Il s’arrêta d’un coup, les yeux fixés droit devant lui, car à la courbe du chemin, une tige de fougère ployait dangereusement et obstruait la voie. Il s’extirpa du siège de la calèche et posa une main ferme sur l’épaule de Pablo.

— Atención Pablo ! El helecho ! cria-t-il.

Mais Pablo avait fait un écart, hochant tranquillement la tête, et il avait lancé un apaisant : « Si, si, señor ! » après avoir lâché la bride à son cheval.

J. Cooper se rassit en s’agrippant au siège. Collins faillit l’aider mais il retint son geste. Pas sûr qu’il aurait apprécié. Il était de la race des vainqueurs. Donc Jeff se garda bien d’intervenir.

Au loin, il avait aperçu des bâtiments en dur se profilant entre les arbres. Ils étaient arrivés, pensa-t-il, mais il restait encore une longue ligne droite durant laquelle le vieux avait repris sa litanie. Collins se demanda s’il apprendrait grand-chose en l’écoutant. Peut-être Cooper ne voulait-il que se défaire du poids qu’avait été Alan. Mais il tendit l’oreille, ne voulant perdre la moindre miette de ce que racontait le vieux.

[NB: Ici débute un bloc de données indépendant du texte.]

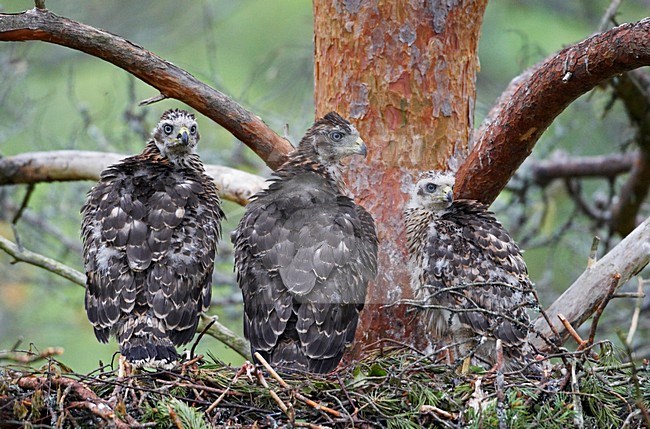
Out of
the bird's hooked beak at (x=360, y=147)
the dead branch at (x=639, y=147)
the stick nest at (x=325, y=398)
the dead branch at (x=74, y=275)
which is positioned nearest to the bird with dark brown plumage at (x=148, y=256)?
the dead branch at (x=74, y=275)

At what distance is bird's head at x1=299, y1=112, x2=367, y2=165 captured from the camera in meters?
5.82

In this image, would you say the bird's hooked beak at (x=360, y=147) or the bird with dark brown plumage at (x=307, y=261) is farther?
the bird's hooked beak at (x=360, y=147)

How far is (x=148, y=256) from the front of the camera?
5.38 m

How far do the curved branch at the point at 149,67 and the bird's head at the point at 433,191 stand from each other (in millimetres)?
881

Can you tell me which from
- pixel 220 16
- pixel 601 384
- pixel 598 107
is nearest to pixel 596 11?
pixel 598 107

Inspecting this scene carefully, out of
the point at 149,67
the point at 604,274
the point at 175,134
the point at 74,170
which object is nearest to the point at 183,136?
the point at 175,134

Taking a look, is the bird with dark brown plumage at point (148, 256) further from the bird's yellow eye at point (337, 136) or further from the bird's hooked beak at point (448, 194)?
the bird's hooked beak at point (448, 194)

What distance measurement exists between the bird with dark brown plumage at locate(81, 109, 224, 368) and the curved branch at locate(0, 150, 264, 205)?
29.4 inches

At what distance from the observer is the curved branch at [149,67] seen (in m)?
5.17

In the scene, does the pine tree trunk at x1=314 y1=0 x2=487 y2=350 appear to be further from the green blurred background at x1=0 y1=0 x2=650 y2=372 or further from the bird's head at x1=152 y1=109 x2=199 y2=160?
the green blurred background at x1=0 y1=0 x2=650 y2=372

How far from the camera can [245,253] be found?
573cm

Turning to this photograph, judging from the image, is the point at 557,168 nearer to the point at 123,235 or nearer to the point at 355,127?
the point at 355,127

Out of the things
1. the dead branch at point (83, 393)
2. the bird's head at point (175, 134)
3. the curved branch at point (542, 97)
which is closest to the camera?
the dead branch at point (83, 393)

 « Evidemment, très vite, les chevaux ne lui ont plus suffi. Il s’est mis à courir le jupon et a dû engrosser plus d’une fille travaillant dans les champs chez Sanders. De pauvres filles. Au début, ça avait dû flatter mon orgueil de père. Au moins, Alan était un mâle, un vrai. Ces sortes d’idiotie, vous comprenez, Collins…

Jusqu’au jour où il a rencontré Bridget, une cousine d’un des fils Peterson, famille dont la fortune s’est bâtie grâce au Chemin de Fer… Comme il se doit, il en est tombé amoureux… Seulement voilà : elle, pas du tout. C’est là que s’est noué le drame de sa vie et c’est à cause de ce chagrin qu’il s’est jeté dans la débauche et dans la drogue… »

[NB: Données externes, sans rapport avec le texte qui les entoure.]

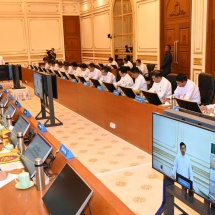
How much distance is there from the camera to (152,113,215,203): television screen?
4.60 ft

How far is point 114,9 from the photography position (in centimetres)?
1069

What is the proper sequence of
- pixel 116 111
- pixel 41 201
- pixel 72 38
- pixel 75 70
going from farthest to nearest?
pixel 72 38 → pixel 75 70 → pixel 116 111 → pixel 41 201

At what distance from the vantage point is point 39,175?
5.91 feet

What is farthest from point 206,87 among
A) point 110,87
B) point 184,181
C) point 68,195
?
point 68,195

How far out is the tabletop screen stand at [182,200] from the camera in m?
1.58

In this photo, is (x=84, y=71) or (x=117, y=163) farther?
(x=84, y=71)

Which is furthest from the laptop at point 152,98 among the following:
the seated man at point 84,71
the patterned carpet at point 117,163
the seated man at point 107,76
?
the seated man at point 84,71

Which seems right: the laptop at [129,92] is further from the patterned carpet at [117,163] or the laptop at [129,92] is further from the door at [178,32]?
the door at [178,32]

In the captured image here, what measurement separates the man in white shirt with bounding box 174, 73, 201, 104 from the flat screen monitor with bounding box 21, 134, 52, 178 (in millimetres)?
2662

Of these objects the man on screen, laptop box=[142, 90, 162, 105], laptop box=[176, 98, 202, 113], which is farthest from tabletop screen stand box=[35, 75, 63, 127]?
the man on screen

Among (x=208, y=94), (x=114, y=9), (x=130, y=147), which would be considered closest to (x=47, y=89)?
(x=130, y=147)

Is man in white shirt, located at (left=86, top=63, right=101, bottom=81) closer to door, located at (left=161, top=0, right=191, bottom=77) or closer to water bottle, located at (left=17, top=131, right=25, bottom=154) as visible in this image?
door, located at (left=161, top=0, right=191, bottom=77)

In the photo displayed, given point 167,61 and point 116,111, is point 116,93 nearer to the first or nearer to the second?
point 116,111

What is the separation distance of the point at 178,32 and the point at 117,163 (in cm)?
502
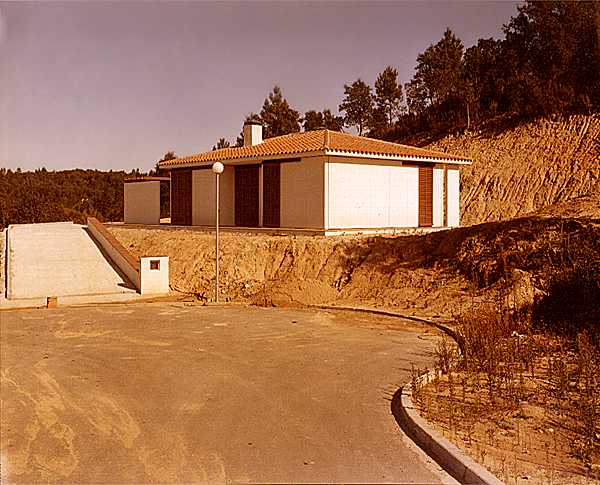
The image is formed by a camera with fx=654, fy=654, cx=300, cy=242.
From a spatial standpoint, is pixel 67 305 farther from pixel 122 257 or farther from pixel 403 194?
pixel 403 194

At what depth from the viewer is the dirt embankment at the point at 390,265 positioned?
50.3 ft

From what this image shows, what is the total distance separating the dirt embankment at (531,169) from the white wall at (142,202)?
16204 mm

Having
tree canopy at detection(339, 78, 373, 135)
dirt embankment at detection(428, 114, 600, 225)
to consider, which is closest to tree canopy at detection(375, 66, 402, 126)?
tree canopy at detection(339, 78, 373, 135)

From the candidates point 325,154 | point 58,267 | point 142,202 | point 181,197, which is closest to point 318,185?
point 325,154

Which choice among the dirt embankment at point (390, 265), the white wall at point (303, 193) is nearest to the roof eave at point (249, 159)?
the white wall at point (303, 193)

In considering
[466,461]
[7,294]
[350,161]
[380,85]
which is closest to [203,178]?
[350,161]

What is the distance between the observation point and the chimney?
2938 cm

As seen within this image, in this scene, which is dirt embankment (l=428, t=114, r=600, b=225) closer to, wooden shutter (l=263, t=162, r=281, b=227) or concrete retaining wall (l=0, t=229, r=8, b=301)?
wooden shutter (l=263, t=162, r=281, b=227)

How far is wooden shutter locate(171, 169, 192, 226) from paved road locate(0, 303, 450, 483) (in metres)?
16.1

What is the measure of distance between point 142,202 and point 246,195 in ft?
28.2

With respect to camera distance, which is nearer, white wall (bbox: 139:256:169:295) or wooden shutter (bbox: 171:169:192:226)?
white wall (bbox: 139:256:169:295)

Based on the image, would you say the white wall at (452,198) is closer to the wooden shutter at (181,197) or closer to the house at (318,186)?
the house at (318,186)

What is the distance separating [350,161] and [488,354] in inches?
575

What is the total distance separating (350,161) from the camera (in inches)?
913
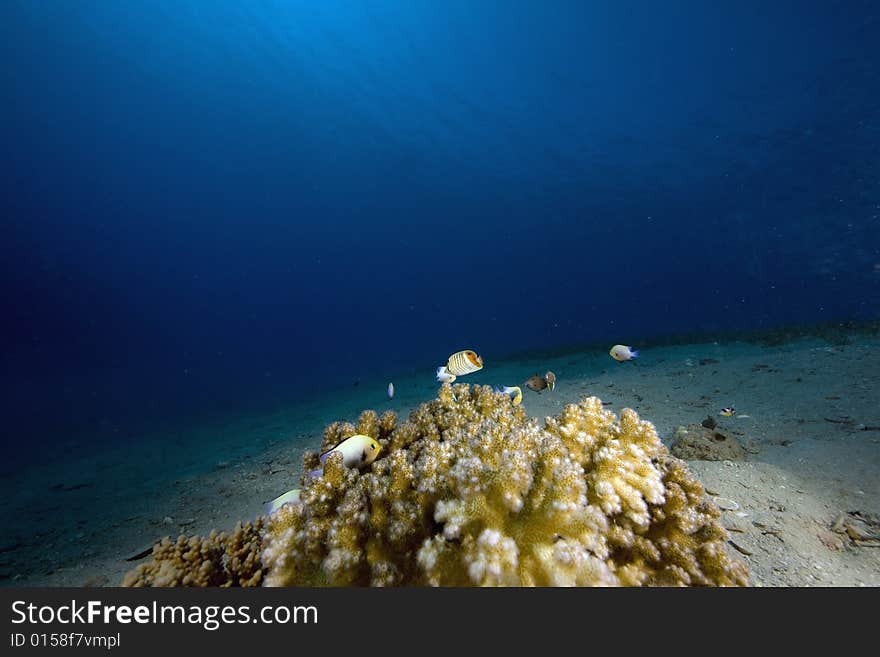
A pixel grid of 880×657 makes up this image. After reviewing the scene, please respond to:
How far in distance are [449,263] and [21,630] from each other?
118859mm

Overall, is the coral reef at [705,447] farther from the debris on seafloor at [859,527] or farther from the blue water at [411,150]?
the blue water at [411,150]

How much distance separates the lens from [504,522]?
207 cm

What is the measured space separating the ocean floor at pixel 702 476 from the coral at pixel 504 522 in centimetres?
112

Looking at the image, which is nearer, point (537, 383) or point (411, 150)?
point (537, 383)

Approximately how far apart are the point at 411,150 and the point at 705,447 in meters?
56.2

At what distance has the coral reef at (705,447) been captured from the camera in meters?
4.77

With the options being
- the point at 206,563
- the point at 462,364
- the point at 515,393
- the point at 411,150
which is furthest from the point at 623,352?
the point at 411,150

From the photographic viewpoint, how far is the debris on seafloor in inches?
121

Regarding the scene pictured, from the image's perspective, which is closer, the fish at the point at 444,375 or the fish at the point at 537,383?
the fish at the point at 444,375

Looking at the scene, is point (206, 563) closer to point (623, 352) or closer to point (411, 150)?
point (623, 352)

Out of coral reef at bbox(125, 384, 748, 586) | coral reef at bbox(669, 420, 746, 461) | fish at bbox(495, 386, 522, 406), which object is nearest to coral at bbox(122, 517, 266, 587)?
coral reef at bbox(125, 384, 748, 586)

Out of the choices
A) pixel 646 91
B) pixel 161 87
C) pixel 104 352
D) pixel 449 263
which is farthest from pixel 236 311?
pixel 646 91

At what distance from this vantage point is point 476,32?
3706 cm

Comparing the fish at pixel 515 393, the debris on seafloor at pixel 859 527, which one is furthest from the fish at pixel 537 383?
the debris on seafloor at pixel 859 527
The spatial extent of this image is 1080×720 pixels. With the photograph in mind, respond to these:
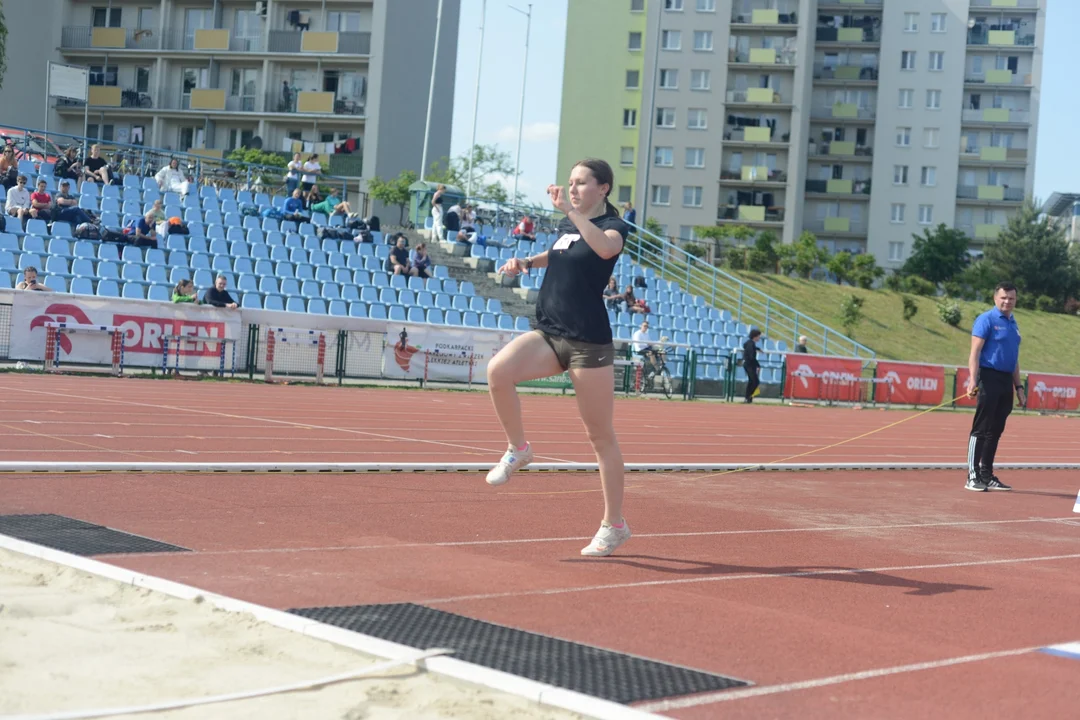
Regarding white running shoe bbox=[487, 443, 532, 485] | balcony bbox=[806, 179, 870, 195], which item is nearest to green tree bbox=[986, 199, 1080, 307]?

La calèche s’arrêta dans une petite cour où vaquait un homme de peine et d’où l’on pouvait voir l’enfilade de box qui composait le haras de Cooper. Un long chemin en terre battue en traversait toute la longueur et menait au corral dont on apercevait l’enceinte en bois. D’un box, un garçon d’écurie apparut, tenant un beau cheval par la bride. Collins pensa à un cheval descendant du Mustang.

A la suite du vieux, il avait sauté de voiture, laissant Pablo à la manœuvre pour la garer sous les ombrages. Et il avait suivi Cooper qui s’était proposé de lui faire découvrir son important cheptel. Passant devant les box d’où émergeaient des museaux de chevaux, on entendait les claquements de leurs sabots à l’intérieur des stalles. Certains piaffaient, sachant que le palefrenier n’était pas loin. Devant eux trottinait le Mustang, guidé par l’impassible lad. « Un Indien mâtiné Mexicain, » avait pensé Collins.

— Vous voyez, ce cheval ? C’est un Camarillo, lui avait dit Cooper.

— Une belle bête ! avait remarqué Jeff, l’œil rivé sur la croupe du cheval.

En marchant, le vieux Cooper avait souri, puis il avait posé ses petits yeux sur Jeff.

— Vous aimez les chevaux, on dirait ?

— Beaucoup.

— On devrait donc s’entendre !

 

Arrivé à hauteur du corral, où s’ébrouait une centaine de chevaux, Jeff perçut comme un frémissement qui parcourut la troupe équine. Certains avaient levé la tête, naseaux au vent, quand d’autres rappliquaient déjà d’un pas tranquille jusqu’à l’enclos. L’un d’eux hennit. Chacun, à sa façon, réagissait à leur approche. L’odeur prégnante qui montait de la terre vint le cueillir à froid, odeur que Jeff n’avait jamais bien sue s’il l’aimait ou pas.

 

Cooper avait posé son pied botté et ses deux bras sur le bois de l’enclos. Pensif, il observait son grand troupeau comme un père ses enfants. D’un œil clair et impassible, mais avec quelque chose qui, dans l’éclat de sa pupille, avait tout lieu de ressembler à une réelle tendresse.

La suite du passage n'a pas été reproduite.